Thank you for having this discussion about musical integrity in the wake of the Giacomo Turra scandal and the ensuing responses from YouTube luminaries Adam Neely and Rick Beato. As highly accomplished and experienced musicians, and as outsiders to the social media rat race, the two of you bring some needed clarity and diversity of opinion to the discussion.

I really appreciated Chelsea's point related to the "bedroom musician genre" of YouTube content and how YouTubers like Turra appear in their videos to actually be doing the work that's necessary to become a great musician. But the fact that he and others like him are actually faking that learning process as well as their progress and results - for their social media audience to view/consume as if it were all real - is both interesting (thought-provoking) and depressing. The utter lack of integrity and self-awareness with no apparent concern about one's impact on others seems to be an unfortunate product of our time.

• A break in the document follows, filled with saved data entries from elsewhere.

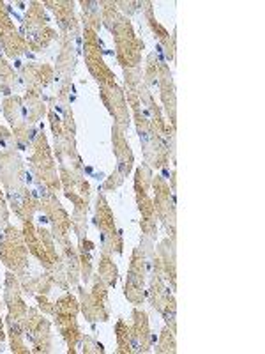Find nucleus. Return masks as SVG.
I'll list each match as a JSON object with an SVG mask.
<instances>
[{
    "label": "nucleus",
    "instance_id": "16",
    "mask_svg": "<svg viewBox=\"0 0 265 354\" xmlns=\"http://www.w3.org/2000/svg\"><path fill=\"white\" fill-rule=\"evenodd\" d=\"M25 165L20 153L17 149H9L0 153V183L2 188H23L25 183Z\"/></svg>",
    "mask_w": 265,
    "mask_h": 354
},
{
    "label": "nucleus",
    "instance_id": "12",
    "mask_svg": "<svg viewBox=\"0 0 265 354\" xmlns=\"http://www.w3.org/2000/svg\"><path fill=\"white\" fill-rule=\"evenodd\" d=\"M37 209L48 218V223L52 225V234L55 243L59 246L69 241V232H71V214L62 207L61 201L55 194H48L46 197L37 198Z\"/></svg>",
    "mask_w": 265,
    "mask_h": 354
},
{
    "label": "nucleus",
    "instance_id": "10",
    "mask_svg": "<svg viewBox=\"0 0 265 354\" xmlns=\"http://www.w3.org/2000/svg\"><path fill=\"white\" fill-rule=\"evenodd\" d=\"M92 287L85 289L78 286V301L80 312L88 322H106L110 319L108 287L99 277H92Z\"/></svg>",
    "mask_w": 265,
    "mask_h": 354
},
{
    "label": "nucleus",
    "instance_id": "35",
    "mask_svg": "<svg viewBox=\"0 0 265 354\" xmlns=\"http://www.w3.org/2000/svg\"><path fill=\"white\" fill-rule=\"evenodd\" d=\"M96 248L90 239L85 236V238L78 239V255H80V278L85 282L87 286L90 282V278H92V271H94V266H92V250Z\"/></svg>",
    "mask_w": 265,
    "mask_h": 354
},
{
    "label": "nucleus",
    "instance_id": "36",
    "mask_svg": "<svg viewBox=\"0 0 265 354\" xmlns=\"http://www.w3.org/2000/svg\"><path fill=\"white\" fill-rule=\"evenodd\" d=\"M18 80L20 78L14 73V69L11 68V64H8L4 55H0V94L4 97L12 96L14 91H17Z\"/></svg>",
    "mask_w": 265,
    "mask_h": 354
},
{
    "label": "nucleus",
    "instance_id": "23",
    "mask_svg": "<svg viewBox=\"0 0 265 354\" xmlns=\"http://www.w3.org/2000/svg\"><path fill=\"white\" fill-rule=\"evenodd\" d=\"M112 147L113 156L117 160L115 169L122 174V177H128L135 167V154H132L131 145L126 138V131L117 124L112 126Z\"/></svg>",
    "mask_w": 265,
    "mask_h": 354
},
{
    "label": "nucleus",
    "instance_id": "28",
    "mask_svg": "<svg viewBox=\"0 0 265 354\" xmlns=\"http://www.w3.org/2000/svg\"><path fill=\"white\" fill-rule=\"evenodd\" d=\"M48 113V105L44 103L43 96L36 93H27L23 96V105H21V121L36 126L37 122Z\"/></svg>",
    "mask_w": 265,
    "mask_h": 354
},
{
    "label": "nucleus",
    "instance_id": "50",
    "mask_svg": "<svg viewBox=\"0 0 265 354\" xmlns=\"http://www.w3.org/2000/svg\"><path fill=\"white\" fill-rule=\"evenodd\" d=\"M8 201L4 197V192L0 189V232H4L6 227L9 225V207Z\"/></svg>",
    "mask_w": 265,
    "mask_h": 354
},
{
    "label": "nucleus",
    "instance_id": "42",
    "mask_svg": "<svg viewBox=\"0 0 265 354\" xmlns=\"http://www.w3.org/2000/svg\"><path fill=\"white\" fill-rule=\"evenodd\" d=\"M78 347H81V353L84 354H103L105 353V347H103V344H101L99 340H96L94 337H90V335H85V337L81 335Z\"/></svg>",
    "mask_w": 265,
    "mask_h": 354
},
{
    "label": "nucleus",
    "instance_id": "9",
    "mask_svg": "<svg viewBox=\"0 0 265 354\" xmlns=\"http://www.w3.org/2000/svg\"><path fill=\"white\" fill-rule=\"evenodd\" d=\"M84 57L85 66L94 80L97 82V85L117 84L115 73L110 69L103 57V41H101L99 34L90 27H84Z\"/></svg>",
    "mask_w": 265,
    "mask_h": 354
},
{
    "label": "nucleus",
    "instance_id": "25",
    "mask_svg": "<svg viewBox=\"0 0 265 354\" xmlns=\"http://www.w3.org/2000/svg\"><path fill=\"white\" fill-rule=\"evenodd\" d=\"M4 192L8 195V204L11 205L12 213L21 221L34 220V214L37 213V201L34 198L32 189L23 186V188H9Z\"/></svg>",
    "mask_w": 265,
    "mask_h": 354
},
{
    "label": "nucleus",
    "instance_id": "14",
    "mask_svg": "<svg viewBox=\"0 0 265 354\" xmlns=\"http://www.w3.org/2000/svg\"><path fill=\"white\" fill-rule=\"evenodd\" d=\"M99 96L103 105L106 106L108 113L113 117V124L121 126L124 131H128L129 122H131V112H129L124 88L119 84L99 85Z\"/></svg>",
    "mask_w": 265,
    "mask_h": 354
},
{
    "label": "nucleus",
    "instance_id": "8",
    "mask_svg": "<svg viewBox=\"0 0 265 354\" xmlns=\"http://www.w3.org/2000/svg\"><path fill=\"white\" fill-rule=\"evenodd\" d=\"M94 225L101 232V254L121 255L122 250H124V239H122L121 230L117 229L115 214H113L112 207H110L108 201L103 194L97 195Z\"/></svg>",
    "mask_w": 265,
    "mask_h": 354
},
{
    "label": "nucleus",
    "instance_id": "30",
    "mask_svg": "<svg viewBox=\"0 0 265 354\" xmlns=\"http://www.w3.org/2000/svg\"><path fill=\"white\" fill-rule=\"evenodd\" d=\"M23 319L12 317L8 315L6 317V328H8V337H9V346L14 354H28L30 347H28L27 340H25V328H23Z\"/></svg>",
    "mask_w": 265,
    "mask_h": 354
},
{
    "label": "nucleus",
    "instance_id": "29",
    "mask_svg": "<svg viewBox=\"0 0 265 354\" xmlns=\"http://www.w3.org/2000/svg\"><path fill=\"white\" fill-rule=\"evenodd\" d=\"M59 255H61V261L64 262L66 270H68L69 286H71V289H77L80 286V255H78V248L69 239L68 243L61 245Z\"/></svg>",
    "mask_w": 265,
    "mask_h": 354
},
{
    "label": "nucleus",
    "instance_id": "21",
    "mask_svg": "<svg viewBox=\"0 0 265 354\" xmlns=\"http://www.w3.org/2000/svg\"><path fill=\"white\" fill-rule=\"evenodd\" d=\"M43 4L53 11L59 28H61V34L78 37L80 24H78V17L77 12H75V2L72 0H57V2L55 0H46Z\"/></svg>",
    "mask_w": 265,
    "mask_h": 354
},
{
    "label": "nucleus",
    "instance_id": "27",
    "mask_svg": "<svg viewBox=\"0 0 265 354\" xmlns=\"http://www.w3.org/2000/svg\"><path fill=\"white\" fill-rule=\"evenodd\" d=\"M147 298H149L150 306L161 314L163 306L173 298V290L170 289V286H166V280L161 274L150 273V286L149 290H147Z\"/></svg>",
    "mask_w": 265,
    "mask_h": 354
},
{
    "label": "nucleus",
    "instance_id": "19",
    "mask_svg": "<svg viewBox=\"0 0 265 354\" xmlns=\"http://www.w3.org/2000/svg\"><path fill=\"white\" fill-rule=\"evenodd\" d=\"M18 278H20L21 290L27 292L28 296H37V294L48 296L50 290L55 286V280L50 274V271L41 268L39 264H37V268H34L32 264H28L25 273Z\"/></svg>",
    "mask_w": 265,
    "mask_h": 354
},
{
    "label": "nucleus",
    "instance_id": "49",
    "mask_svg": "<svg viewBox=\"0 0 265 354\" xmlns=\"http://www.w3.org/2000/svg\"><path fill=\"white\" fill-rule=\"evenodd\" d=\"M14 149V142H12V133L8 128L0 124V153L4 151Z\"/></svg>",
    "mask_w": 265,
    "mask_h": 354
},
{
    "label": "nucleus",
    "instance_id": "38",
    "mask_svg": "<svg viewBox=\"0 0 265 354\" xmlns=\"http://www.w3.org/2000/svg\"><path fill=\"white\" fill-rule=\"evenodd\" d=\"M81 20H84L85 27L94 28L96 32H99L101 25V2L96 0H81Z\"/></svg>",
    "mask_w": 265,
    "mask_h": 354
},
{
    "label": "nucleus",
    "instance_id": "26",
    "mask_svg": "<svg viewBox=\"0 0 265 354\" xmlns=\"http://www.w3.org/2000/svg\"><path fill=\"white\" fill-rule=\"evenodd\" d=\"M115 338H117V353L119 354H141L140 342H138L137 335L132 331L131 324L124 319H117L115 322Z\"/></svg>",
    "mask_w": 265,
    "mask_h": 354
},
{
    "label": "nucleus",
    "instance_id": "47",
    "mask_svg": "<svg viewBox=\"0 0 265 354\" xmlns=\"http://www.w3.org/2000/svg\"><path fill=\"white\" fill-rule=\"evenodd\" d=\"M48 119H50V126H52V133L53 137L59 138L62 135V131H64V126H62V117L59 115V113L55 112V110H48Z\"/></svg>",
    "mask_w": 265,
    "mask_h": 354
},
{
    "label": "nucleus",
    "instance_id": "24",
    "mask_svg": "<svg viewBox=\"0 0 265 354\" xmlns=\"http://www.w3.org/2000/svg\"><path fill=\"white\" fill-rule=\"evenodd\" d=\"M159 96L166 115H168V124L177 129V94L172 71H170V66L166 64V61H161L159 64Z\"/></svg>",
    "mask_w": 265,
    "mask_h": 354
},
{
    "label": "nucleus",
    "instance_id": "1",
    "mask_svg": "<svg viewBox=\"0 0 265 354\" xmlns=\"http://www.w3.org/2000/svg\"><path fill=\"white\" fill-rule=\"evenodd\" d=\"M101 25H105L115 41V57L122 69L141 66V52L145 44L135 34L131 21L122 15L117 2H101Z\"/></svg>",
    "mask_w": 265,
    "mask_h": 354
},
{
    "label": "nucleus",
    "instance_id": "18",
    "mask_svg": "<svg viewBox=\"0 0 265 354\" xmlns=\"http://www.w3.org/2000/svg\"><path fill=\"white\" fill-rule=\"evenodd\" d=\"M138 8L144 9L145 12V20L149 24L150 30L156 36L157 44L163 50V55H165L166 62L175 61V52H177V37L175 32L170 34L159 21L156 20V15H154V4L153 2H138Z\"/></svg>",
    "mask_w": 265,
    "mask_h": 354
},
{
    "label": "nucleus",
    "instance_id": "17",
    "mask_svg": "<svg viewBox=\"0 0 265 354\" xmlns=\"http://www.w3.org/2000/svg\"><path fill=\"white\" fill-rule=\"evenodd\" d=\"M153 177L154 169L147 163H141L135 170V197H137V205L138 211L141 213V218H156L154 201L149 195L150 188H153Z\"/></svg>",
    "mask_w": 265,
    "mask_h": 354
},
{
    "label": "nucleus",
    "instance_id": "22",
    "mask_svg": "<svg viewBox=\"0 0 265 354\" xmlns=\"http://www.w3.org/2000/svg\"><path fill=\"white\" fill-rule=\"evenodd\" d=\"M21 283L18 274H14L12 271H8L6 273L4 280V294H2V299H4V305L8 306V314L12 315V317L23 319L27 317V308L23 298H21Z\"/></svg>",
    "mask_w": 265,
    "mask_h": 354
},
{
    "label": "nucleus",
    "instance_id": "40",
    "mask_svg": "<svg viewBox=\"0 0 265 354\" xmlns=\"http://www.w3.org/2000/svg\"><path fill=\"white\" fill-rule=\"evenodd\" d=\"M157 354H173L177 353V338H175V331L170 330L168 326L165 330L161 331L159 338H157V344L154 347Z\"/></svg>",
    "mask_w": 265,
    "mask_h": 354
},
{
    "label": "nucleus",
    "instance_id": "39",
    "mask_svg": "<svg viewBox=\"0 0 265 354\" xmlns=\"http://www.w3.org/2000/svg\"><path fill=\"white\" fill-rule=\"evenodd\" d=\"M21 105H23V96H18V94L4 97L2 101V113L11 126L21 121Z\"/></svg>",
    "mask_w": 265,
    "mask_h": 354
},
{
    "label": "nucleus",
    "instance_id": "20",
    "mask_svg": "<svg viewBox=\"0 0 265 354\" xmlns=\"http://www.w3.org/2000/svg\"><path fill=\"white\" fill-rule=\"evenodd\" d=\"M53 78H55V68L50 64L30 62L20 71V82L27 87V93L43 94V88L48 87Z\"/></svg>",
    "mask_w": 265,
    "mask_h": 354
},
{
    "label": "nucleus",
    "instance_id": "48",
    "mask_svg": "<svg viewBox=\"0 0 265 354\" xmlns=\"http://www.w3.org/2000/svg\"><path fill=\"white\" fill-rule=\"evenodd\" d=\"M122 183H124V177H122V174L115 169L112 174H110V177L105 181L103 188H105L106 192H115L117 188H121Z\"/></svg>",
    "mask_w": 265,
    "mask_h": 354
},
{
    "label": "nucleus",
    "instance_id": "3",
    "mask_svg": "<svg viewBox=\"0 0 265 354\" xmlns=\"http://www.w3.org/2000/svg\"><path fill=\"white\" fill-rule=\"evenodd\" d=\"M32 149V154L28 158V167H30V172L34 176V181L44 185L53 194L62 189L61 177H59V172H57L55 158H53V151L50 147L48 138H46L43 129L37 135Z\"/></svg>",
    "mask_w": 265,
    "mask_h": 354
},
{
    "label": "nucleus",
    "instance_id": "13",
    "mask_svg": "<svg viewBox=\"0 0 265 354\" xmlns=\"http://www.w3.org/2000/svg\"><path fill=\"white\" fill-rule=\"evenodd\" d=\"M59 177H61L62 192L66 198L72 202L75 211H85L88 213L90 205V185L84 177V174H78L71 167L59 163Z\"/></svg>",
    "mask_w": 265,
    "mask_h": 354
},
{
    "label": "nucleus",
    "instance_id": "37",
    "mask_svg": "<svg viewBox=\"0 0 265 354\" xmlns=\"http://www.w3.org/2000/svg\"><path fill=\"white\" fill-rule=\"evenodd\" d=\"M97 277L106 283L108 289H115L117 280H119V270H117V264L113 262V255H105L101 254L99 257V266H97Z\"/></svg>",
    "mask_w": 265,
    "mask_h": 354
},
{
    "label": "nucleus",
    "instance_id": "6",
    "mask_svg": "<svg viewBox=\"0 0 265 354\" xmlns=\"http://www.w3.org/2000/svg\"><path fill=\"white\" fill-rule=\"evenodd\" d=\"M23 27L25 41H27L28 50H32V52L46 50L59 37L55 28L48 25V17H46L43 2H30L28 4L23 18Z\"/></svg>",
    "mask_w": 265,
    "mask_h": 354
},
{
    "label": "nucleus",
    "instance_id": "44",
    "mask_svg": "<svg viewBox=\"0 0 265 354\" xmlns=\"http://www.w3.org/2000/svg\"><path fill=\"white\" fill-rule=\"evenodd\" d=\"M144 84V73L141 66L131 69H124V87H138Z\"/></svg>",
    "mask_w": 265,
    "mask_h": 354
},
{
    "label": "nucleus",
    "instance_id": "46",
    "mask_svg": "<svg viewBox=\"0 0 265 354\" xmlns=\"http://www.w3.org/2000/svg\"><path fill=\"white\" fill-rule=\"evenodd\" d=\"M11 28H17L12 24L11 17H9L8 6L4 2H0V36H4L6 32H9Z\"/></svg>",
    "mask_w": 265,
    "mask_h": 354
},
{
    "label": "nucleus",
    "instance_id": "32",
    "mask_svg": "<svg viewBox=\"0 0 265 354\" xmlns=\"http://www.w3.org/2000/svg\"><path fill=\"white\" fill-rule=\"evenodd\" d=\"M0 46L4 50L6 57H9L12 61H18L25 52H28L27 41L23 36H20L17 28H11L4 36H0Z\"/></svg>",
    "mask_w": 265,
    "mask_h": 354
},
{
    "label": "nucleus",
    "instance_id": "11",
    "mask_svg": "<svg viewBox=\"0 0 265 354\" xmlns=\"http://www.w3.org/2000/svg\"><path fill=\"white\" fill-rule=\"evenodd\" d=\"M25 340L30 346V353L48 354L53 351L52 322L36 306H28L23 322Z\"/></svg>",
    "mask_w": 265,
    "mask_h": 354
},
{
    "label": "nucleus",
    "instance_id": "34",
    "mask_svg": "<svg viewBox=\"0 0 265 354\" xmlns=\"http://www.w3.org/2000/svg\"><path fill=\"white\" fill-rule=\"evenodd\" d=\"M124 296L129 303L132 305H141L144 299L147 298V290H145V278L140 274L128 271L124 283Z\"/></svg>",
    "mask_w": 265,
    "mask_h": 354
},
{
    "label": "nucleus",
    "instance_id": "33",
    "mask_svg": "<svg viewBox=\"0 0 265 354\" xmlns=\"http://www.w3.org/2000/svg\"><path fill=\"white\" fill-rule=\"evenodd\" d=\"M41 129H37L34 124H28L25 121H18L17 124H12V142H14V149L25 151L28 147H32L36 142L37 135Z\"/></svg>",
    "mask_w": 265,
    "mask_h": 354
},
{
    "label": "nucleus",
    "instance_id": "31",
    "mask_svg": "<svg viewBox=\"0 0 265 354\" xmlns=\"http://www.w3.org/2000/svg\"><path fill=\"white\" fill-rule=\"evenodd\" d=\"M131 317H132L131 328L132 331H135V335H137L138 342H140L141 354L150 353V347H153V344H150V324H149V317H147V314H145V310L135 306L131 312Z\"/></svg>",
    "mask_w": 265,
    "mask_h": 354
},
{
    "label": "nucleus",
    "instance_id": "45",
    "mask_svg": "<svg viewBox=\"0 0 265 354\" xmlns=\"http://www.w3.org/2000/svg\"><path fill=\"white\" fill-rule=\"evenodd\" d=\"M140 229L144 236L150 238L153 241L157 239V225H156V218H141L140 220Z\"/></svg>",
    "mask_w": 265,
    "mask_h": 354
},
{
    "label": "nucleus",
    "instance_id": "2",
    "mask_svg": "<svg viewBox=\"0 0 265 354\" xmlns=\"http://www.w3.org/2000/svg\"><path fill=\"white\" fill-rule=\"evenodd\" d=\"M154 213L157 220L165 225L170 238H177V170H172L170 185L165 177H153Z\"/></svg>",
    "mask_w": 265,
    "mask_h": 354
},
{
    "label": "nucleus",
    "instance_id": "5",
    "mask_svg": "<svg viewBox=\"0 0 265 354\" xmlns=\"http://www.w3.org/2000/svg\"><path fill=\"white\" fill-rule=\"evenodd\" d=\"M21 232H23L25 243H27L28 254L36 259L41 268L52 270L53 264L61 259L53 234L44 227L36 225L34 220L21 221Z\"/></svg>",
    "mask_w": 265,
    "mask_h": 354
},
{
    "label": "nucleus",
    "instance_id": "43",
    "mask_svg": "<svg viewBox=\"0 0 265 354\" xmlns=\"http://www.w3.org/2000/svg\"><path fill=\"white\" fill-rule=\"evenodd\" d=\"M161 315H163V319H165L166 326H168L170 330L175 331V333H177V301H175V296H173V298L170 299V301L166 303L165 306H163V310H161Z\"/></svg>",
    "mask_w": 265,
    "mask_h": 354
},
{
    "label": "nucleus",
    "instance_id": "15",
    "mask_svg": "<svg viewBox=\"0 0 265 354\" xmlns=\"http://www.w3.org/2000/svg\"><path fill=\"white\" fill-rule=\"evenodd\" d=\"M150 273L161 274L168 282L170 289L175 292L177 289V238H166L159 241L156 248V255L153 259V271Z\"/></svg>",
    "mask_w": 265,
    "mask_h": 354
},
{
    "label": "nucleus",
    "instance_id": "7",
    "mask_svg": "<svg viewBox=\"0 0 265 354\" xmlns=\"http://www.w3.org/2000/svg\"><path fill=\"white\" fill-rule=\"evenodd\" d=\"M28 255L30 254L21 229L14 225L6 227L4 232H0V261L8 268V271L21 277L30 264Z\"/></svg>",
    "mask_w": 265,
    "mask_h": 354
},
{
    "label": "nucleus",
    "instance_id": "52",
    "mask_svg": "<svg viewBox=\"0 0 265 354\" xmlns=\"http://www.w3.org/2000/svg\"><path fill=\"white\" fill-rule=\"evenodd\" d=\"M6 340V333H4V322H2V315H0V346Z\"/></svg>",
    "mask_w": 265,
    "mask_h": 354
},
{
    "label": "nucleus",
    "instance_id": "41",
    "mask_svg": "<svg viewBox=\"0 0 265 354\" xmlns=\"http://www.w3.org/2000/svg\"><path fill=\"white\" fill-rule=\"evenodd\" d=\"M50 274L53 277V280H55V286L61 287L62 290H71V286H69V277H68V270H66L64 262L59 259V261L53 264L52 270H48Z\"/></svg>",
    "mask_w": 265,
    "mask_h": 354
},
{
    "label": "nucleus",
    "instance_id": "51",
    "mask_svg": "<svg viewBox=\"0 0 265 354\" xmlns=\"http://www.w3.org/2000/svg\"><path fill=\"white\" fill-rule=\"evenodd\" d=\"M36 301H37V308H39L44 315H53V314H55V303L50 301L48 296L37 294Z\"/></svg>",
    "mask_w": 265,
    "mask_h": 354
},
{
    "label": "nucleus",
    "instance_id": "4",
    "mask_svg": "<svg viewBox=\"0 0 265 354\" xmlns=\"http://www.w3.org/2000/svg\"><path fill=\"white\" fill-rule=\"evenodd\" d=\"M78 314H80V301L69 290H66L61 298L55 301V314L52 317L55 321L57 330H59L61 337L64 338L69 354L77 353V347L81 338Z\"/></svg>",
    "mask_w": 265,
    "mask_h": 354
}]
</instances>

I totally agree with Janek that Neely's video misses the mark, and largely find it to be a clever but consistent list of apples-to-oranges comparisons. Fundamentally, I disagree strongly with his juxtaposition of undeniably great artists and performers with people who are clearly not and using the idea of cheating or faking as a common denominator. I found that both disrespectful and unfair. I think it would have been better to not compare them at all or to explore the Turra scandal in some other way.

Anyway, I hope this episode in social media history leads to even more critical reflection and discussion. I haven't watched Rick Beato's response yet, so I'm interested to see what I think about it. In the meantime, thanks again for sharing your views.